Departamento de Genética del Desarrollo y Fisiología Molecular, Instituto de Biotecnología, Universidad Nacional Autónoma de México, Cuernavaca, Morelos, México.

Published: August 2010

Marine invertebrate oocytes establish chemoattractant gradients that guide spermatozoa towards their source. In sea urchin spermatozoa, this relocation requires coordinated motility changes initiated by Ca(2+)-driven alterations in sperm flagellar curvature. We discovered that Lytechinus pictus spermatozoa undergo chemotaxis in response to speract, an egg-derived decapeptide previously noted to stimulate non-chemotactic motility alterations in Strongylocentrotus purpuratus spermatozoa.
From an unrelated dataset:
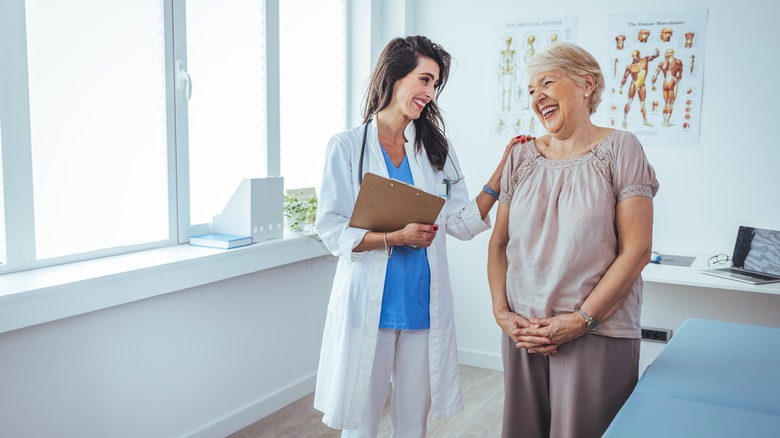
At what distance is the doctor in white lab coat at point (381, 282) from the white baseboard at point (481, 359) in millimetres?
1778

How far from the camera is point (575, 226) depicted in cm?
164

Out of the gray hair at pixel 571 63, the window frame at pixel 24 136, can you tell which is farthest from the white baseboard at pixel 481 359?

Sperm of both species responded to speract gradients with a sequence of turning episodes that correlate with transient flagellar Ca(2+) increases, yet only L. pictus spermatozoa accumulated at the gradient source. Detailed analysis of sperm behavior revealed that L. pictus spermatozoa selectively undergo Ca(2+) fluctuations while swimming along negative speract gradients while S. purpuratus sperm generate Ca(2+) fluctuations in a spatially non-selective manner. This difference is attributed to the selective suppression of Ca(2+) fluctuations of L. pictus spermatozoa as they swim towards the source of the chemoattractant gradient. This is the first study to compare and characterize the motility components that differ in chemotactic and non-chemotactic spermatozoa. Tuning of Ca(2+) fluctuations and associated turning episodes to the chemoattractant gradient polarity is a central feature of sea urchin sperm chemotaxis and may be a feature of sperm chemotaxis in general.